Avec plusieurs collègues du service des déchets, de l’eau, de l’énergie et de l’air du canton de
Zurich (AWEL), les chercheurs ont tenté de savoir si cette méthode était adaptée à l’inventaire
des macro-invertébrés (Fig. 1). Les invertébrés tels que les larves d’éphémères, les gammares,
les bivalves ou les gastéropodes sont de précieux indicateurs de la qualité de l’eau et sont utilisés
pour les études d’écotoxicité. « Beaucoup de ces organismes sont minuscules, vivent dans de
très petites populations ou présentent un cycle de vie très complexe », ajoute le biologiste. « Ils
sont donc très difficiles à appréhender avec les méthodes classiques. »

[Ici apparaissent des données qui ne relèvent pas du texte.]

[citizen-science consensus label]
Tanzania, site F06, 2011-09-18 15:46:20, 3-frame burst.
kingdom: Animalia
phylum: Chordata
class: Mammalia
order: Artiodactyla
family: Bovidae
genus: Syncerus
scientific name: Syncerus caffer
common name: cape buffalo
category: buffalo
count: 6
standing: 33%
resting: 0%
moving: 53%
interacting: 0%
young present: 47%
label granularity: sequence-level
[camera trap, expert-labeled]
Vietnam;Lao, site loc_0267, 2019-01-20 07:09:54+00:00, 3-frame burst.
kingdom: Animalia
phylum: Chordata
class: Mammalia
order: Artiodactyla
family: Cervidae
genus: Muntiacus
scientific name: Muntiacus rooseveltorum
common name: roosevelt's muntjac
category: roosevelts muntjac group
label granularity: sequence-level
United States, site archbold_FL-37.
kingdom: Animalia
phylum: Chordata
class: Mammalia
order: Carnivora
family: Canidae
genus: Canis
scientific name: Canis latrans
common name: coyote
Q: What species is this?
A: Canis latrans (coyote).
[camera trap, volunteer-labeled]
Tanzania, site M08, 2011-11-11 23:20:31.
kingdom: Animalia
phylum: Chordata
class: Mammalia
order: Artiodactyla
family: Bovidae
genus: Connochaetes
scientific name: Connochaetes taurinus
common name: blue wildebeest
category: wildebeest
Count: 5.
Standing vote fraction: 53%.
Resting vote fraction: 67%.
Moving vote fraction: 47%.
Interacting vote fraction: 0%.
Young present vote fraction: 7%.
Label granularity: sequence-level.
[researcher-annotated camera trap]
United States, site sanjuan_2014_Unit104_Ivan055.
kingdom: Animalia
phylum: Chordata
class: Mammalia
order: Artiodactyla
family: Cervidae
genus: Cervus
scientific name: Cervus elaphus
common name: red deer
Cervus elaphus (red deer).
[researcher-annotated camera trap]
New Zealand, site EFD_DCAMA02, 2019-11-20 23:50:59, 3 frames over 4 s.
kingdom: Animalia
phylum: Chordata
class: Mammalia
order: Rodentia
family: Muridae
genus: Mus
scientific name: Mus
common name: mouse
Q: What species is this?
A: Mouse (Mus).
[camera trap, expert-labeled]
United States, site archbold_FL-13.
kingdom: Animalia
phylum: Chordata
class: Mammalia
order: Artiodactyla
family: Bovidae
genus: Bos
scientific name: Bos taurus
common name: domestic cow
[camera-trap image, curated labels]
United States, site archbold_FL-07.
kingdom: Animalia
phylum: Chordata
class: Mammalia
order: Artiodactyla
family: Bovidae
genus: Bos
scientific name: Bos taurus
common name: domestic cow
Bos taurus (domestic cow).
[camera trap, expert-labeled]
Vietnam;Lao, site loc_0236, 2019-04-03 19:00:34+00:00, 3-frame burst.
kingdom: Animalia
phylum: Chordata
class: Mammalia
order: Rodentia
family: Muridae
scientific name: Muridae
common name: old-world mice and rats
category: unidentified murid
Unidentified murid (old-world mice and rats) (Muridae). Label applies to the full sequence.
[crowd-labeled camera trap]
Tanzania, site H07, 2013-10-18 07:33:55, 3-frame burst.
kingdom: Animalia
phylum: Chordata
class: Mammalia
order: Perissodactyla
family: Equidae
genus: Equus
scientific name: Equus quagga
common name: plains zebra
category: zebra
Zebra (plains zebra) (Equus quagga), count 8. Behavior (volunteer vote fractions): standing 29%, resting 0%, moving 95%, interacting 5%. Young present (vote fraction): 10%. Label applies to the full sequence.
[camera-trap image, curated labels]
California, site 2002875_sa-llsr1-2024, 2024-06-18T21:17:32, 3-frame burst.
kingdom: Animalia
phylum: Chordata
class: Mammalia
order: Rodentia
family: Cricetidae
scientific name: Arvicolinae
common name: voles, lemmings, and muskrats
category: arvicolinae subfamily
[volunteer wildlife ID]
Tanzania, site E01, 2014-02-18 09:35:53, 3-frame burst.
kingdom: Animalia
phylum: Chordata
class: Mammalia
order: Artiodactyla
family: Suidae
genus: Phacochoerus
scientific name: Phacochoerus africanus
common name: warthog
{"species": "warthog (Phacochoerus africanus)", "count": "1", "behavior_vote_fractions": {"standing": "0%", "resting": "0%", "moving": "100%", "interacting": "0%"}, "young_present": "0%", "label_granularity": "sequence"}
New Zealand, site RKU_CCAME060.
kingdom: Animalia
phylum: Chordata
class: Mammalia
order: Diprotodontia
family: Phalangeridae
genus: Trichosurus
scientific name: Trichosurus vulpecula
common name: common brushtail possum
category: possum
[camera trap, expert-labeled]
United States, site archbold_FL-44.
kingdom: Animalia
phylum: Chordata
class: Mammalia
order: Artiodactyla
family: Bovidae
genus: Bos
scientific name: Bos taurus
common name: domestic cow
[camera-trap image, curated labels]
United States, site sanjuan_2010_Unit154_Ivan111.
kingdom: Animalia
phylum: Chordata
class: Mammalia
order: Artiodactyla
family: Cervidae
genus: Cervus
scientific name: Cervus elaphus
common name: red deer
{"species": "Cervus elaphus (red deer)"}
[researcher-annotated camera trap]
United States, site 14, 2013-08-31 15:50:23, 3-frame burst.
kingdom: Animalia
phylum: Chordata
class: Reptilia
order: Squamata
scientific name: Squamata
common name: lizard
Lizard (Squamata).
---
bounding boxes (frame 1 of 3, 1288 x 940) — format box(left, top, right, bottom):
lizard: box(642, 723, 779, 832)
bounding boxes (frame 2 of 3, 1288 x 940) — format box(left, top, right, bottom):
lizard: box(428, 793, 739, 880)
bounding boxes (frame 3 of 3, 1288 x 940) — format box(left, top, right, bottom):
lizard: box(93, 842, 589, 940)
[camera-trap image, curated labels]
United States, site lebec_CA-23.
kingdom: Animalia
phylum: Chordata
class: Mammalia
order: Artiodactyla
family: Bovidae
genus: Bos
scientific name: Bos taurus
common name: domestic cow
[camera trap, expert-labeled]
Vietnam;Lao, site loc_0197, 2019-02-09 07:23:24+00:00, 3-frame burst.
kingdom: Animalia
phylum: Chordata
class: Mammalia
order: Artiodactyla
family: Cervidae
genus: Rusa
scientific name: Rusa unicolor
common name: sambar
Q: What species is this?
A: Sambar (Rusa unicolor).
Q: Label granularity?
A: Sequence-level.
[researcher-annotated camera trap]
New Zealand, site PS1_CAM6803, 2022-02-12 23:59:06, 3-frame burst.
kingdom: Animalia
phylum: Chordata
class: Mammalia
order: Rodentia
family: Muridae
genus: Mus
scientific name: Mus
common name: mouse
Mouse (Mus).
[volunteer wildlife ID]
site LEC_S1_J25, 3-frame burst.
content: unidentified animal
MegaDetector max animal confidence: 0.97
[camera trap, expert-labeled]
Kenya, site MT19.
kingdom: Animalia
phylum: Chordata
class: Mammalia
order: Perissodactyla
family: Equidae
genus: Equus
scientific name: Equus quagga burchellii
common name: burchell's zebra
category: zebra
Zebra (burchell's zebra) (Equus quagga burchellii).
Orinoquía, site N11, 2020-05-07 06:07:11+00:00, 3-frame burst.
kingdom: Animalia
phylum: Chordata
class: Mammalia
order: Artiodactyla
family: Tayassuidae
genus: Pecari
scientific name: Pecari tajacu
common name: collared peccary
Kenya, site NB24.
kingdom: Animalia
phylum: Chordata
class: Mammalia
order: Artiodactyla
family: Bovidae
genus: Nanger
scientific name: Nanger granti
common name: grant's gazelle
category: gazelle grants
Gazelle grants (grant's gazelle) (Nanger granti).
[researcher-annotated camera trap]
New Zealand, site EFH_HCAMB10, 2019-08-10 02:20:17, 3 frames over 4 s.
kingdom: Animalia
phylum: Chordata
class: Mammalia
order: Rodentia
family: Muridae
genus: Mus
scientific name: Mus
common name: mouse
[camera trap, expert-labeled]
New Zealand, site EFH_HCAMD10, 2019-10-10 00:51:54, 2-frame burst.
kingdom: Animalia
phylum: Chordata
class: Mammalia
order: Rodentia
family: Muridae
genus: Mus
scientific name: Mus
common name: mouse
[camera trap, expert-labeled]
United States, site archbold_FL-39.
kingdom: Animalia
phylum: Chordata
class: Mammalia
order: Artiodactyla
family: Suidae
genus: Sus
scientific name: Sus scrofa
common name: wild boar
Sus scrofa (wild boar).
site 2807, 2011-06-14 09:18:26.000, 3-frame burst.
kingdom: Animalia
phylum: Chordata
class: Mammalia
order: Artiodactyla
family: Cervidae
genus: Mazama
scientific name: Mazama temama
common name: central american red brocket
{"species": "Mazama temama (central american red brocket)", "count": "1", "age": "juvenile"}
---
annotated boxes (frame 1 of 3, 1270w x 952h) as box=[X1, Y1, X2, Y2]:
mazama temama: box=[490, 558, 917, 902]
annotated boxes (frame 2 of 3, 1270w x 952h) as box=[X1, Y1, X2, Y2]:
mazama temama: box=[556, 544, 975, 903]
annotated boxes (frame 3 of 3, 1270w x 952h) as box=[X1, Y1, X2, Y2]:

Dans le cadre de son mastère, Elvira Mächler a prélevé des échantillons d’eau de rivière ou de
lac sur 14 sites de la région zurichoise. Elle a ensuite étudié leur cocktail d’ADN en recherchant
six espèces de macro-invertébrés appartenant à six groupes phylogénétiques : quatre espèces
indicatrices, une espèce menacée et une espèce exotique. En complément, des échantillons
de faune invertébrée ont été prélevés au filet sur les mêmes sites et les espèces présentes
ont été déterminées de façon traditionnelle par un spécialiste. Les deux méthodes ont ainsi pu
être comparées.
Analyses génétiques en salle propre
Pour la détermination à l’ADN, les chercheurs ont analysé les séquences de bases du gène COI
issu des mitochondries, les organites responsables de la production d’énergie dans les cellules.
En effet, la séquence de bases d’un même gène varie d’une espèce à l’autre et ces différences
peuvent être utilisées à des fins taxonomiques. « Les cellules renferment plus de copies du gène
COI que d›autres gènes et il est donc plus facilement détectable dans l’environnement », explique Elvira Mächler. « D’autre part, la séquence de bases varie peu entre individus d’une même
espèce mais très fortement d’une espèce à l’autre, ce qui facilite le travail d’identification »,
ajoute la chercheuse.
Avant toute analyse génétique, les échantillons d›eau doivent subir un traitement spécifique (Fig.
2). L’ADN environnemental est tout d’abord séparé de l’eau à l’aide d’un filtre extrêmement fin.
Echantillon
d’eau
Visualisation
Extraction de l’ADN
Séquençage
Multiplication par PCR
Fig. 2 : Avant tout décryptage de l’ADN environnemental, les échantillons d’eau doivent être prétraités au laboratoire.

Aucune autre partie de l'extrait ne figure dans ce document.